Norway maintained its right to cut power exports, but only if there is a real shortage of electricity at home. 

The government on Friday presented its highly anticipated plan to control exports during a supply crisis. The proposal suggests a staged approach to protecting water resources, including requirements that hydropower producers implement strategies to ensure security of supply and the right for authorities to intervene if there are concerns about a shortfall. 

Germany and the Netherlands rely on electricity from the Nordic nation, which is sometimes referred to as Europe’s green battery because of its vast and cheap hydro resources. About 10% of the UK’s electricity demand is also met by Norway.

Norway’s hydro reservoirs have recovered in the past few months, but are still below the long-term average for this time of year. At the height of the energy crisis in August last year, the government indicated it may curb exports to protect domestic supplies.

“The new management mechanism means that greater demands are placed on the producers in situations where there is a prospect that the magazine filling may reach low levels,” Prime Minister Jonas Gahr Store said on Friday. “Through this, exports can be limited.”

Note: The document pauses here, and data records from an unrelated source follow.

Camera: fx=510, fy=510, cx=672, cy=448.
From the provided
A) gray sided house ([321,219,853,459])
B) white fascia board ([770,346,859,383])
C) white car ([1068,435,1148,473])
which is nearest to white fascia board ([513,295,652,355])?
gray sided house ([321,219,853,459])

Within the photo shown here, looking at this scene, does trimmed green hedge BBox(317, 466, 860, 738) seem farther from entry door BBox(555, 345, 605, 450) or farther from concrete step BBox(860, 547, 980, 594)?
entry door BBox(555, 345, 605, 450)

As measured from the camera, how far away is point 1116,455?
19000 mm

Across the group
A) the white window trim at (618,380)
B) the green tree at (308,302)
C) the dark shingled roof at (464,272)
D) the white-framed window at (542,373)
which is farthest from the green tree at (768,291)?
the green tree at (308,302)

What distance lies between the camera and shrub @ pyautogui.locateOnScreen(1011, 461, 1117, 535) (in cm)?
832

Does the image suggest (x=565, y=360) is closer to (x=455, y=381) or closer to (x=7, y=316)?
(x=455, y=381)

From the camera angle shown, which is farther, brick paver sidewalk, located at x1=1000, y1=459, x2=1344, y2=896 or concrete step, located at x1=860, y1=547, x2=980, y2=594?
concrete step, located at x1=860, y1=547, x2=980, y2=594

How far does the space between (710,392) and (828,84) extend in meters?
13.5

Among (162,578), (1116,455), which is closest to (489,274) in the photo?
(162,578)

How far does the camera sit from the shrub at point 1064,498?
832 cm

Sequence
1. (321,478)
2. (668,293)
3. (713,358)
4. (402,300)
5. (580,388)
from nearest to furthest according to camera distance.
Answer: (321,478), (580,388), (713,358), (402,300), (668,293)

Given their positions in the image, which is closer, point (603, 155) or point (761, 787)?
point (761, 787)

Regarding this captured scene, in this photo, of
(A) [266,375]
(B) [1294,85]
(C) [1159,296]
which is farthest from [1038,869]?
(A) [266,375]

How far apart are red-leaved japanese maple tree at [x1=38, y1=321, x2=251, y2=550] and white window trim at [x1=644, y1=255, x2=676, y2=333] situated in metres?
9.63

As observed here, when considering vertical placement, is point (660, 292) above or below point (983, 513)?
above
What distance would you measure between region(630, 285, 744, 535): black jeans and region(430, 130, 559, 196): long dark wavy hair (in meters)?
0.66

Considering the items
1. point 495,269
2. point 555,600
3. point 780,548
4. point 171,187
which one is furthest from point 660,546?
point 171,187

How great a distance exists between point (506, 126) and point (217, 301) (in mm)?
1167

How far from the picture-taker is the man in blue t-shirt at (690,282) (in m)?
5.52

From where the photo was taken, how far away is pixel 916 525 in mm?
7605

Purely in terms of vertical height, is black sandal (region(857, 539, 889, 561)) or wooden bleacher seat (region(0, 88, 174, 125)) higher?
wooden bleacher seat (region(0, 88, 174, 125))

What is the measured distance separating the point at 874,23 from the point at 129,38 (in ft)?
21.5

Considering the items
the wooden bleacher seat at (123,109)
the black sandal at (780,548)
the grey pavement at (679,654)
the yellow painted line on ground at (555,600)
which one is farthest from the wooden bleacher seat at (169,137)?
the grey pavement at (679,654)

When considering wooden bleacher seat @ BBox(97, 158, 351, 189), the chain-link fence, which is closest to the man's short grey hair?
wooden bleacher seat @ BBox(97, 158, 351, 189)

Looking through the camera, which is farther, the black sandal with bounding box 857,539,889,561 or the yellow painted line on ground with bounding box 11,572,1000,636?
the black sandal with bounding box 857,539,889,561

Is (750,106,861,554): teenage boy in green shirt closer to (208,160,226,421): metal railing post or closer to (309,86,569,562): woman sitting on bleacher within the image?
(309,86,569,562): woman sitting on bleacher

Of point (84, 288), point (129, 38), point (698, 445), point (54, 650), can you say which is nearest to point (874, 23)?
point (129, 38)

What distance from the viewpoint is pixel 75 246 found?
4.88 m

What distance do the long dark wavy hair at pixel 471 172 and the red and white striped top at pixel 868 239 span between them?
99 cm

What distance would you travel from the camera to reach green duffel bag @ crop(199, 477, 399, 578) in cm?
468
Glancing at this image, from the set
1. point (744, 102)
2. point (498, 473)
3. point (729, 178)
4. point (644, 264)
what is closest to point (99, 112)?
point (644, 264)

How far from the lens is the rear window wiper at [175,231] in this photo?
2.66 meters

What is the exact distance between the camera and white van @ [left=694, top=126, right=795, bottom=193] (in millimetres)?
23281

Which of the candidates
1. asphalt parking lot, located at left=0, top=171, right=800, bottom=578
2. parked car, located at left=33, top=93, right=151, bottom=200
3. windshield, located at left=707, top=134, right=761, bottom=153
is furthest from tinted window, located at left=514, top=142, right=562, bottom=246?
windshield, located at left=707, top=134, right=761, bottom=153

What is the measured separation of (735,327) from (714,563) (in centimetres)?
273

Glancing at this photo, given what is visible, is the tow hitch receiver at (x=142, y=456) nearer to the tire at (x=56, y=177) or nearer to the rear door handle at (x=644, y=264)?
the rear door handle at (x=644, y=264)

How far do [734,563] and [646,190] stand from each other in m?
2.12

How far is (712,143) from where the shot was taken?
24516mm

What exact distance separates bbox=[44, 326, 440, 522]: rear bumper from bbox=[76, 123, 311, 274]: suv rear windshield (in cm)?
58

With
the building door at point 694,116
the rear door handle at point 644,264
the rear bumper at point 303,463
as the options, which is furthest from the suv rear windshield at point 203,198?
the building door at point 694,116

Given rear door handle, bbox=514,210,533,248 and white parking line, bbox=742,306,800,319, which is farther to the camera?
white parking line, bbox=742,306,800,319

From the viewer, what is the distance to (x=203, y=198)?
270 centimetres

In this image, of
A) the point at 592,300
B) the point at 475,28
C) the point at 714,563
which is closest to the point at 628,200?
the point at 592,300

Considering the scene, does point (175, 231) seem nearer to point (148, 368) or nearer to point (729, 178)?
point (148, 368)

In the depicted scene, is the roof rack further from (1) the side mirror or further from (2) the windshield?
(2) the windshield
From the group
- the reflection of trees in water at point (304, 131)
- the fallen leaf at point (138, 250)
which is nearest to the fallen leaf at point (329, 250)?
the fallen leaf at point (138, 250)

Norway isn’t a European Union member, but is part of the single energy market, and rules state that countries aren’t allowed to curtail flows to neighbors for prolonged periods. The nation gets almost all its electricity by running water through turbines. Historically, it has been able to export a hefty surplus and still have among the lowest prices in Europe.

Open borders are key for protecting security of supply, newswire NTB reported Johannes Bruun, a director at Danish network operator Energinet, as saying. “The whole narrative in Norway is wrong,” he said, adding that the legal options for limiting exports are also limited.

The Norwegian government insisted on Friday that its new plan falls within the limits of EU laws.

“If we had had this system in place in the spring last year, before we saw the consequences of the snow melt, the management through the summer would have been better,” Oil and Energy Minister Terje Aasland told journalists. “Before you had to hit the breaks, both on production limits and eventually export limits, the situation would have been much better than it was.”

“Norway’s system is different from most country’s systems,” Store said Friday. “At Nordic meetings and European meetings, we have taken the initiative to explain how Norway will secure its levels, such as Germany is filling up their own gas reservoirs. That has been explained politically and, I believe it has been well understood.”